▶ **COMPLETE THE FOLLOWING**:
a: Return the part of the synthetic biology pipeline README from "## Read Order" to "did (items A-H).", copied word for word.
b: Carry the synthetic biology pipeline README forward from its last sentence.

▶ **EXTRACT TO READ**:
________________________
Research infrastructure for in silico synthetic biology / metabolic pathway engineering. Outputs are research artifacts — predicted pathways, predicted KPIs, candidate genetic modification specifications. No regulatory certification claims. No clinical or human-subject use. No environmental release of GMOs. No biocontainment-level claims (the pipeline does not commission BSL-2/3 work). No human gene drive or eugenic application. Defence / weapons / dual-use bio applications excluded under operator policy.

## Read Order (for next agents)

1. [BOUNDARY.md](BOUNDARY.md) — the binding boundary block.
2. [PRD.md](PRD.md) — the controlling spec (orchestrator's locked v1.0 decisions).
3. [RESISTANCE.md](RESISTANCE.md) — anti-corruption discipline; binding meta-protocol.
4. [HANDOFF-CPU-CONTINUATION.md](HANDOFF-CPU-CONTINUATION.md) — what the CPU-continuation phase did (items A-H).
5. [FINAL-REPORT-RUNPOD-AUTONOMOUS.md](FINAL-REPORT-RUNPOD-AUTONOMOUS.md) — what the autonomous H100 chain produced.
6. [RUNPOD-AUTONOMOUS-RUNBOOK.md](RUNPOD-AUTONOMOUS-RUNBOOK.md) — operator runbook for the autonomous chain.
7. [NEXT-WAVE-PLAN.md](NEXT-WAVE-PLAN.md) — open work, ordered by priority.
8. [docs/synbio-audit-trail-v0.1-spec.md](docs/synbio-audit-trail-v0.1-spec.md) — the published Zer0pa standard.
9. [MODUS-OPERANDI.md](MODUS-OPERANDI.md) — the multi-agent role chain.
________________________
▶ **INPUT DATA**:

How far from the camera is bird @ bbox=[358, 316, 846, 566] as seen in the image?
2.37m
________________________
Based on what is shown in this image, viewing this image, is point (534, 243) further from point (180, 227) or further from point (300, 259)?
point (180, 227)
________________________
▶ **RESPONSES BY ITEM NUMBER**:
a:
## Read Order (for next agents)

1. [BOUNDARY.md](BOUNDARY.md) — the binding boundary block.
2. [PRD.md](PRD.md) — the controlling spec (orchestrator's locked v1.0 decisions).
3. [RESISTANCE.md](RESISTANCE.md) — anti-corruption discipline; binding meta-protocol.
4. [HANDOFF-CPU-CONTINUATION.md](HANDOFF-CPU-CONTINUATION.md) — what the CPU-continuation phase did (items A-H).

b:
## Cross-workstream principle

This workstream runs in parallel with `Zer0pa/Health`, `Zer0pa/Materials`, and `Zer0pa/Energy`. Each workstream is built end-to-end as an independent pipeline. **No substrate is shared at runtime.** Fork-and-own is required: copy the pattern, reimplement inside Synthetic Biology. The research agent's three cross-workstream substrate-sharing recommendations (Shared Infrastructure Layer, Cross-Pipeline Gym Flywheel, single SE(3) MACE service) are captured-and-overridden per operator policy.

## Provenance

- Initial commit: 2026-05-01.
- CPU continuation phase (items A-H): 2026-05-01 — see commits `52b8ad2` through `3d8317f`.
- Autonomous H100 SXM chain bootstrap + 10-phase orchestrator: 2026-05-01 — `29dc4f2`.
- Real MACE-OFF binding ΔG + RFdiffusion2 inference modules: 2026-05-02 — `a5fc98e`.
- Pod 1hx4ctwg1mpmxr autonomous run: 2026-05-02.
- Defensive `_latest_checkpoint` (skip zero-byte/truncated ckpts on resume): 2026-05-03 — `a08ee50`.
- Atomic checkpoint save (tmp+rename, prevents 0-byte meta/truncated .pt at source): 2026-05-03 — `0aeafb3`.
- Pod 1hx4ctwg1mpmxr autonomous run COMPLETE — all 10 phases sentinel-marked: 2026-05-03 — `3b9744e`.